Sunriver, Ore. – Shiny blue wrapping covered boxes which sat, for most of the day, on the first and 10th tees of Sunriver Resort's Meadows Course Saturday, the first Patriot Golf Day.

They symbolized a joint undertaking by the United States Golf Association and the PGA of America. Patriot Golf Day is a dream of Dan Rooney, who is a golfer and a pilot who has already flown two tours of duty in Iraq.

PGA of America President Brian Whitcomb, who lives in nearby Bend, Ore., spoke at the Players’ Dinner on Thursday night and wholeheartedly expressed interest in making Patriot Golf Day an annual event. In fact, he suggested moving it to Memorial Day for more significance.

Today, each golfer at 3,000 participating facilities as well as the concurrent USGA Senior Amateur and USGA Senior Women’s Amateur, will be asked to donate a dollar to support the Fallen Heroes Foundation and Wounded Warriors, Inc., tax exempt non-profit programs awarding educational scholarships and counseling to families who have had a parent wounded or killed in Iraq or Afghanistan.

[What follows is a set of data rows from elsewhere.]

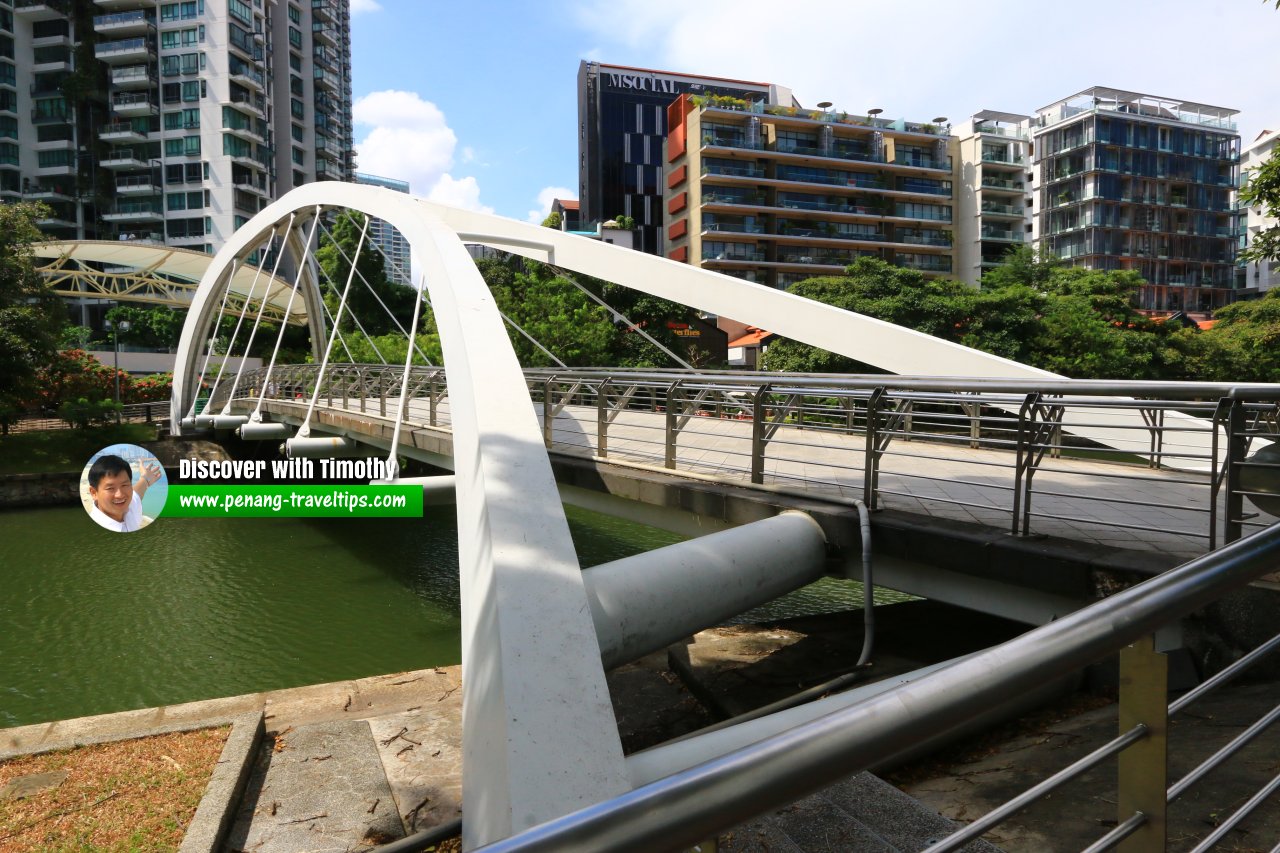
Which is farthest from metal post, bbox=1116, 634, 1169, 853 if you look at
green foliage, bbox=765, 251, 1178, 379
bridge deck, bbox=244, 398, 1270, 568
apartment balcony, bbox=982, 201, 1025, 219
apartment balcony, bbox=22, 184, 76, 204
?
apartment balcony, bbox=22, 184, 76, 204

Rooney, a 34-year-old USGA and PGA member, got the idea as a way to remember our true heroes: those who have died in military service.

A native of Oklahoma, Rooney is a golf professional who struggled on the smaller tours and in 1997 tried unsuccessfully to attain his PGA Tour card through qualifying school. After that failed attempt, he and his father, John, bought Grand Haven (Mich.) Golf Club, a fixer-upper golf course along the shores of Lake Michigan.

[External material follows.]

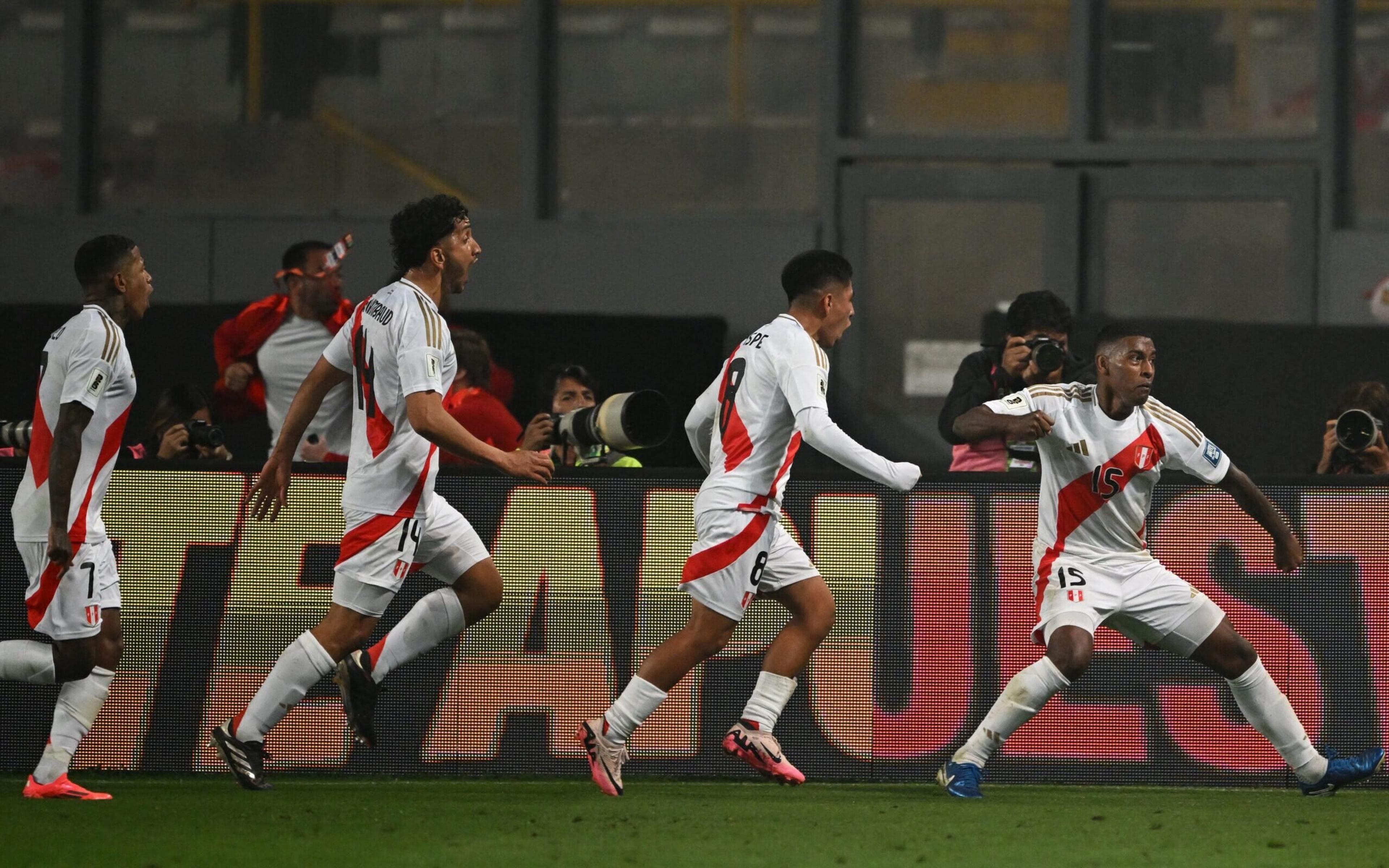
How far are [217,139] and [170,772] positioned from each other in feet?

He hopes to raise millions of dollars for the foundation, between individual and corporate donations.

"Patriot Golf Day is a call to action – a call to American citizens to help the children of our fallen heroes,” Rooney said. “Its success depends on the patriots who support it. I humbly ask for the assistance of the great men and women in the golf industry to help our families in this time of war. We have a wonderful opportunity to make a difference.”

Between the USGA Senior Women’s Amateur and the USGA Senior Amateur, players and officials raised more than $1,200.

"If the small amount of help we bring to those who need it through Patriot Golf Day at the Senior Women’s Amateur is multiplied by the 3,000 participating golf courses, we have done a very good thing,” said USGA Senior Women’s Amateur committee chairperson Peggy Runnette.

 

 

 
Championship Facts

COURSE ARCHITECT – John Fought, an Oregonian who won the 1977 U.S. Amateur, made revisions to the Meadows course in 1999. The redesign resembles great American courses from the 1920s and 30s with its use of directional and fore-bunkers. The original Meadows Course opened in 1969.

COURSE SETUP – The USGA Course Rating/Slope Rating® for Sunriver's Meadow Course during the USGA Senior Women's Amateur Championship is: 74.4/141.

Heights of grass:
Teeing ground – .275"
Fairways and driving range tee -- .450-.475"
Collars around greens – .300", approximately 30 inches wide, or one mower width
Putting greens – no height prescribed; speed: 10-10 ½ feet on the Stimpmeter.
Primary rough – 2-2 ½ "
Intermediate rough – 1 ¼", approximately 6' wide or one mower width

WHO CAN ENTER -- Open to female amateur golfers who will have reached their 50th birthday on or before Sept. 1, 2007, and have USGA Handicap Indexes not exceeding 18.4.